---------- Entries shown ----------

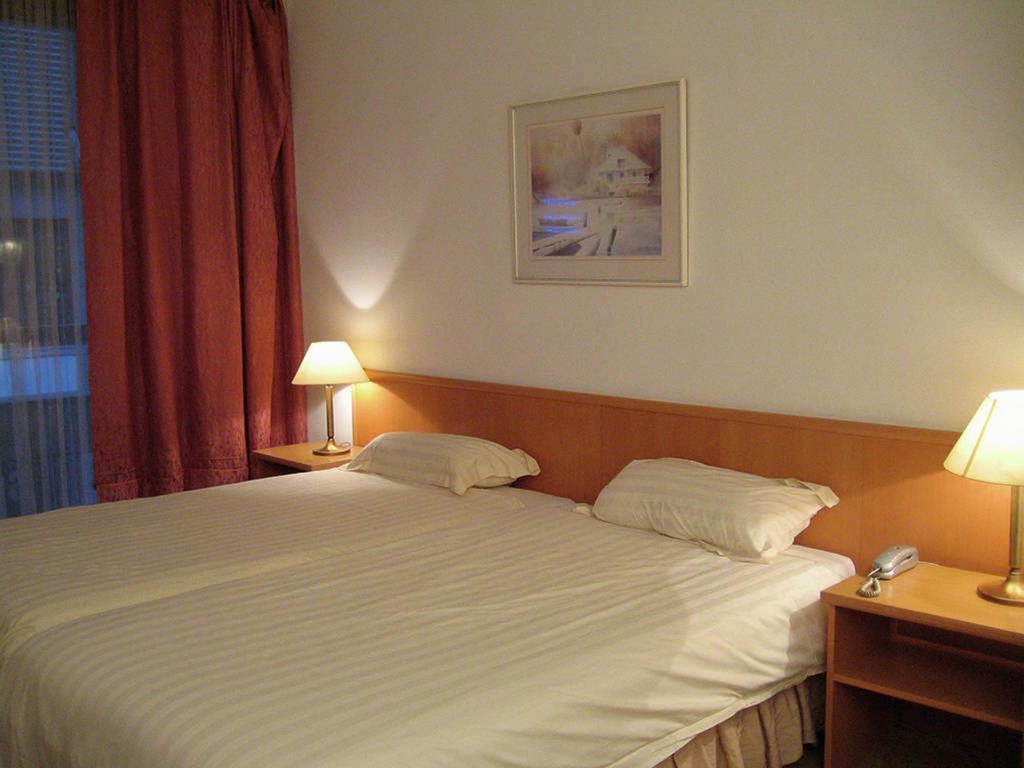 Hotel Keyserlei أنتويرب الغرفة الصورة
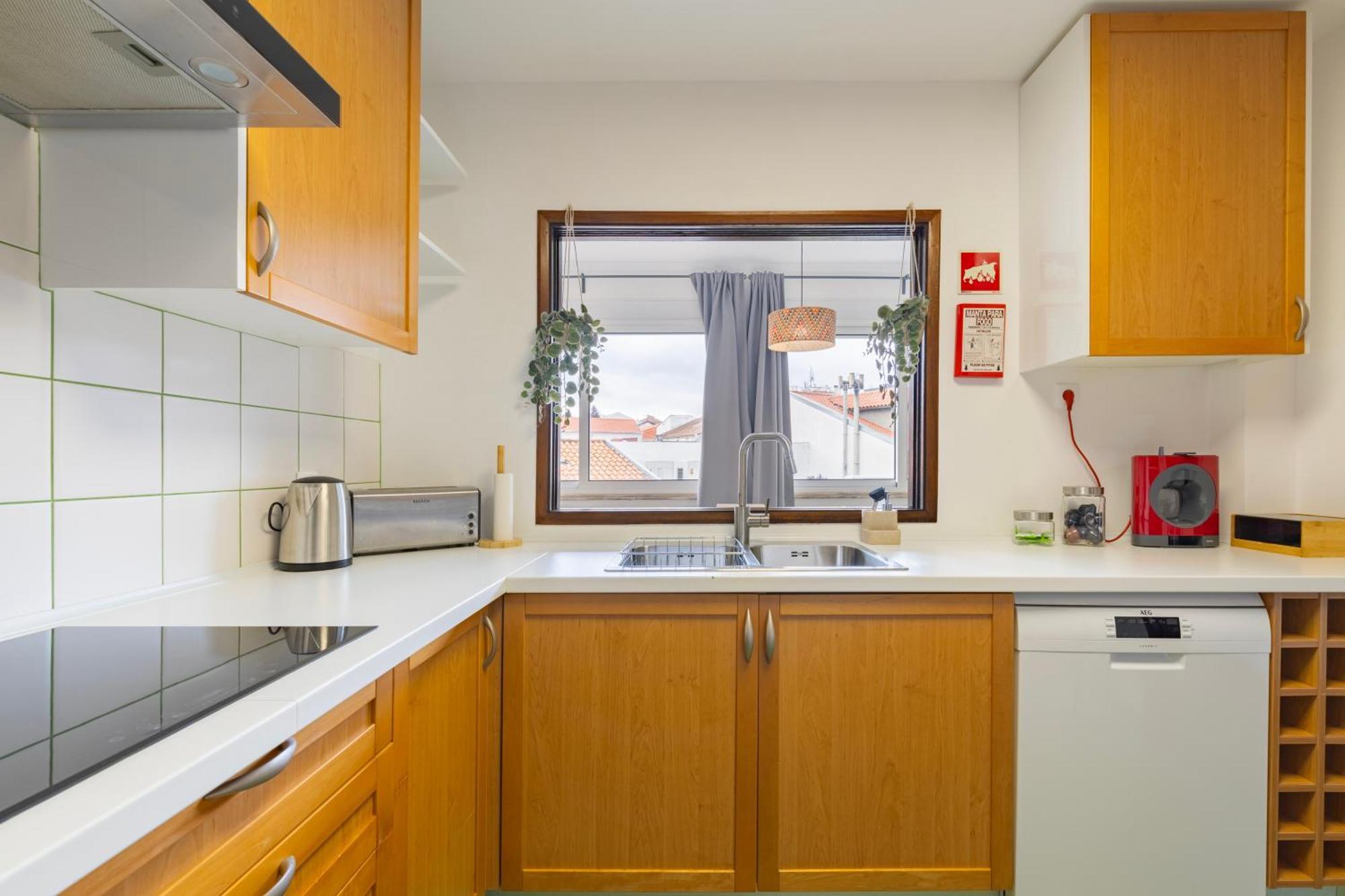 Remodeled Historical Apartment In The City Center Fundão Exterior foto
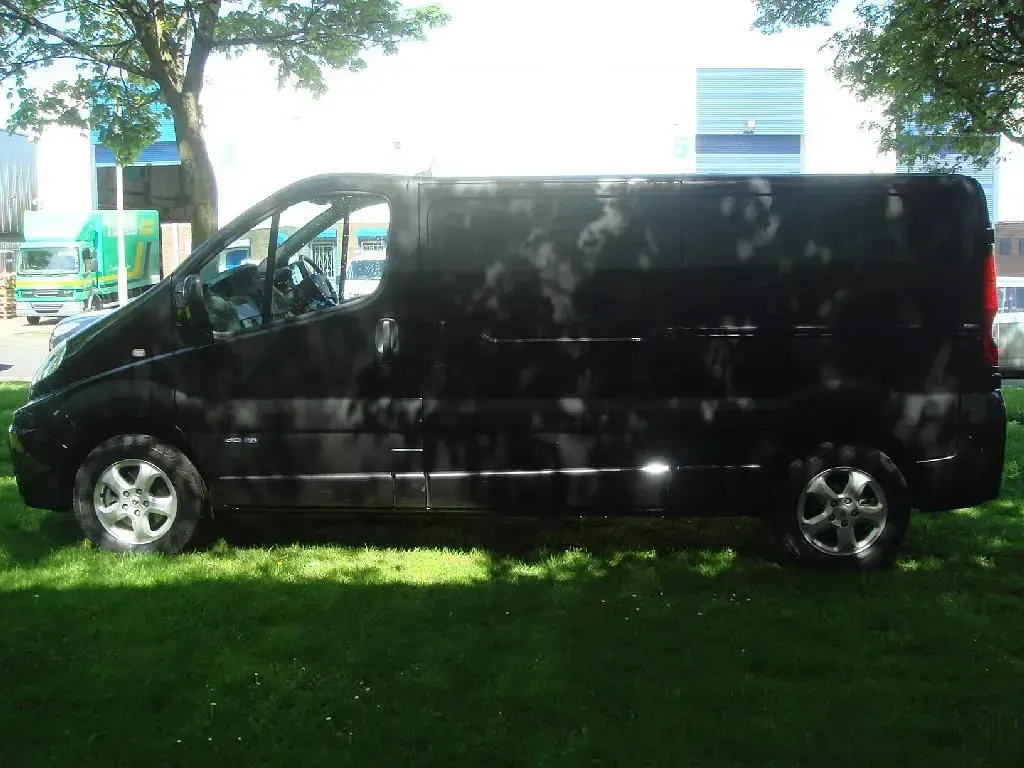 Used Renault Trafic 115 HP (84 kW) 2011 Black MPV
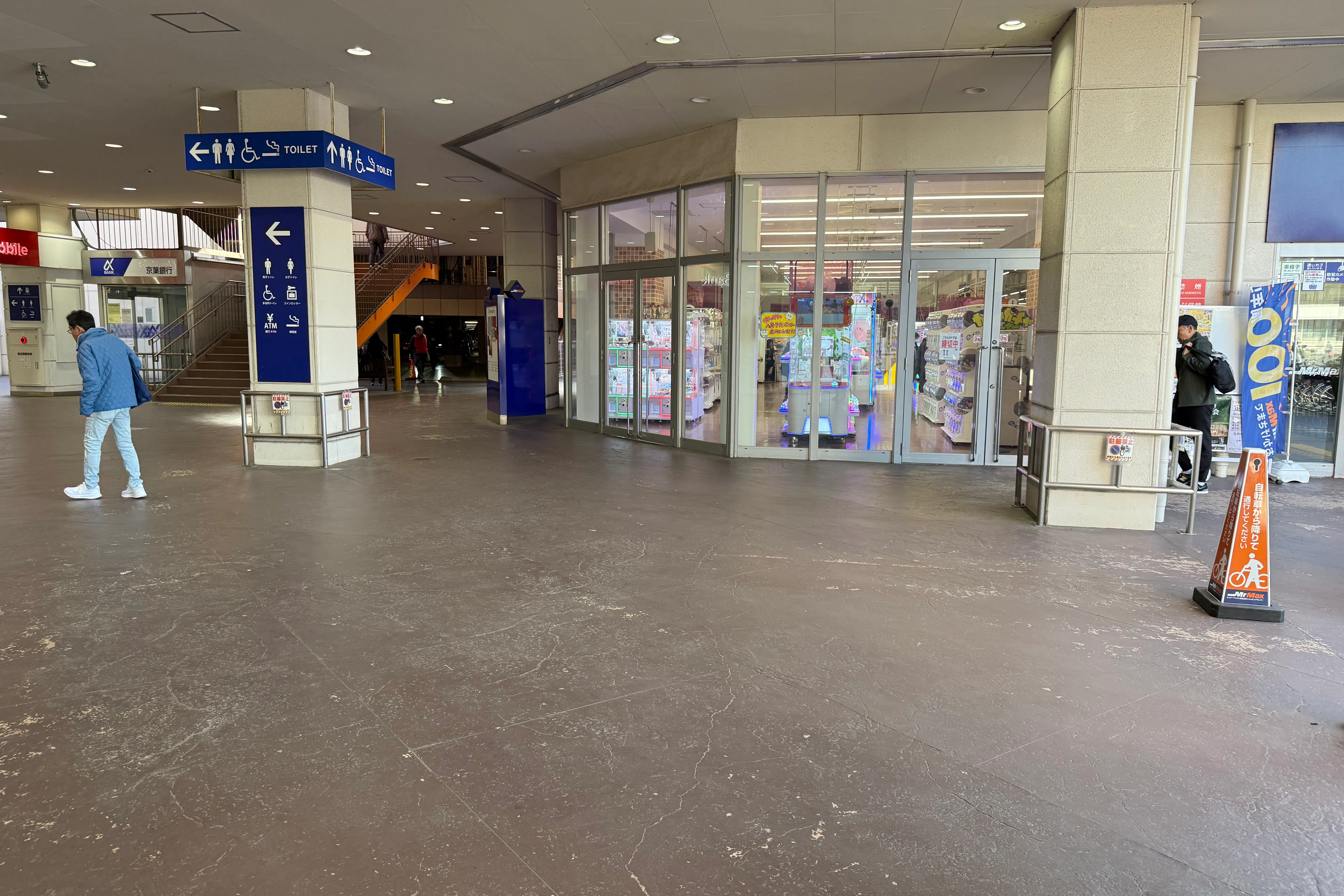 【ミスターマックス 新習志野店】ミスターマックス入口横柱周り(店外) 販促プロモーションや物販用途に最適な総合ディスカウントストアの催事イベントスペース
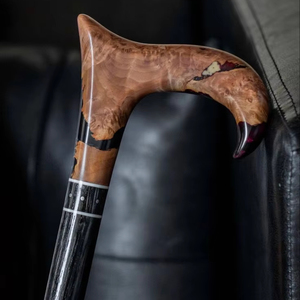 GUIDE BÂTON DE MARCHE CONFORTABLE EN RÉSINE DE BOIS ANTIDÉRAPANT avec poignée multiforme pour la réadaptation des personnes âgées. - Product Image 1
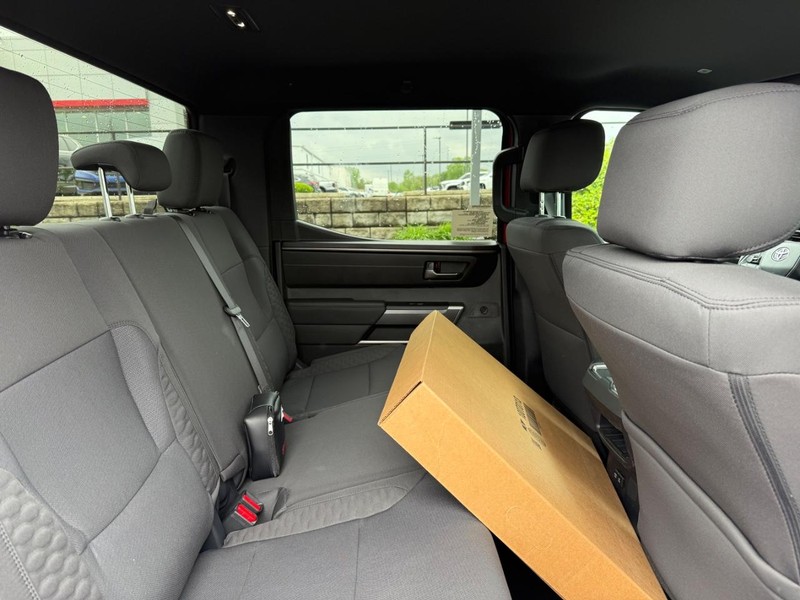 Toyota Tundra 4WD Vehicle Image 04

----------

What you are asked to do: Rewrite every record above with each occurrence of "Image" changed to "Photo", leaving everything else as it is. Omit the pictures from your answer.

Reply to the exercise:
 Hotel Keyserlei أنتويرب الغرفة الصورة
 Remodeled Historical Apartment In The City Center Fundão Exterior foto
 Used Renault Trafic 115 HP (84 kW) 2011 Black MPV
 【ミスターマックス 新習志野店】ミスターマックス入口横柱周り(店外) 販促プロモーションや物販用途に最適な総合ディスカウントストアの催事イベントスペース
 GUIDE BÂTON DE MARCHE CONFORTABLE EN RÉSINE DE BOIS ANTIDÉRAPANT avec poignée multiforme pour la réadaptation des personnes âgées. - Product Photo 1
 Toyota Tundra 4WD Vehicle Photo 04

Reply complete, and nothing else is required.